ASSIGNMENT: Check every line below for the word "width" and copy each one that has it.

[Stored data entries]
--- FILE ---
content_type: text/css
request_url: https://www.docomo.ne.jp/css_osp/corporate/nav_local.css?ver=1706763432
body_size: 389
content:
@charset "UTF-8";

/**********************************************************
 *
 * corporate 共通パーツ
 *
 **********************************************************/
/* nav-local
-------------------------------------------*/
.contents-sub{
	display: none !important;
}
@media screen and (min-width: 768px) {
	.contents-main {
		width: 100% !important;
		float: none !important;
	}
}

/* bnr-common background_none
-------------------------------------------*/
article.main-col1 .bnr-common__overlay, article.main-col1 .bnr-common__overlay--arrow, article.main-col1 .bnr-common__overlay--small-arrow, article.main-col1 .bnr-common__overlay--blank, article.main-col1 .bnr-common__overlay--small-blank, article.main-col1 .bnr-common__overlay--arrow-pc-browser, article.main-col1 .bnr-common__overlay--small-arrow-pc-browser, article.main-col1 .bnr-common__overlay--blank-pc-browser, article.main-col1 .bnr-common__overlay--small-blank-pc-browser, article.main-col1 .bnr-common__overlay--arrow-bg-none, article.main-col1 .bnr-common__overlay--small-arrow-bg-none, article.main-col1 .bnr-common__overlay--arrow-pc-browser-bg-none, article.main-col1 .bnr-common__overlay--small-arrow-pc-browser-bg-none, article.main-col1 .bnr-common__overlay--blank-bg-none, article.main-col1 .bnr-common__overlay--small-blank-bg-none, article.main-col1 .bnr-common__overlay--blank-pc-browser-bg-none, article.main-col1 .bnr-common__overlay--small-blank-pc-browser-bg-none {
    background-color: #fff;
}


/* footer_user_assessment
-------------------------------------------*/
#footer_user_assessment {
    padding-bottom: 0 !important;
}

TASK RESULT:
@media screen and (min-width: 768px) {
		width: 100% !important;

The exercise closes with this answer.